:: Try it ::
Since the copy must hold text only, transcribe the data below exactly and omit the images.

:: Records ::

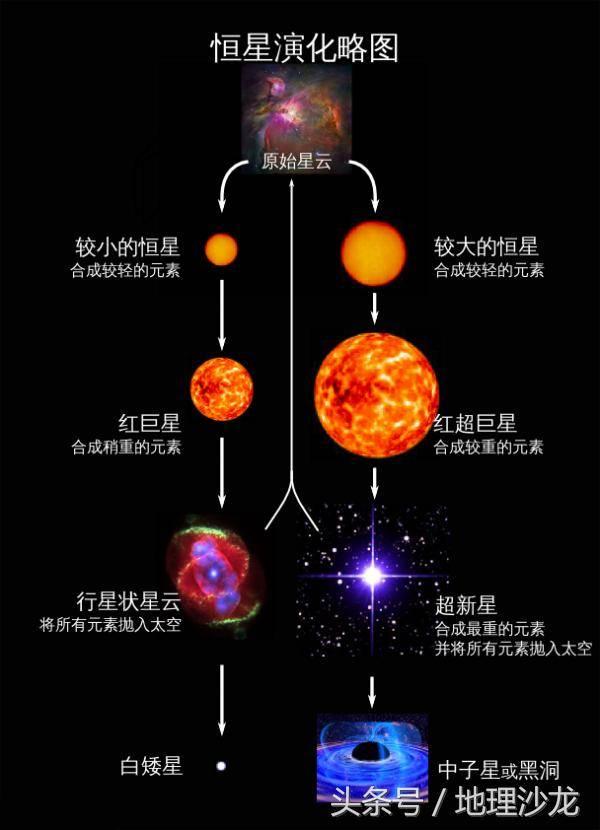 恒星变频器接线图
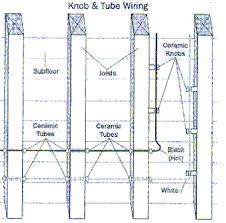 way electrical wiring diagram images go back > gallery for > knob and tube wiring diagram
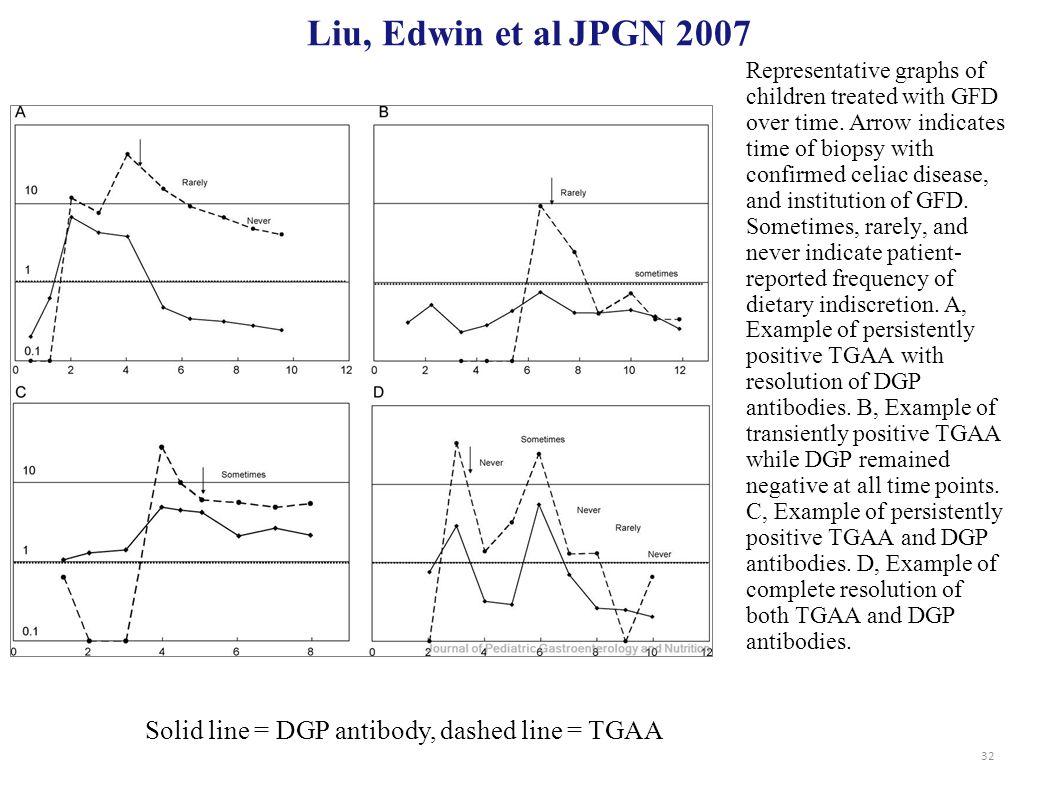 Liu, Edwin et al JPGN 2007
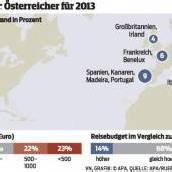 Vorarlberger lassen sich Urlaub heuer wieder mehr kosten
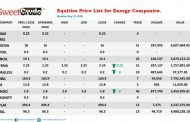 Eterna sustains lead in Tuesday Trading on the NSE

:: Answer ::
 恒星变频器接线图
 way electrical wiring diagram images go back > gallery for > knob and tube wiring diagram
 Liu, Edwin et al JPGN 2007
 Vorarlberger lassen sich Urlaub heuer wieder mehr kosten
 Eterna sustains lead in Tuesday Trading on the NSE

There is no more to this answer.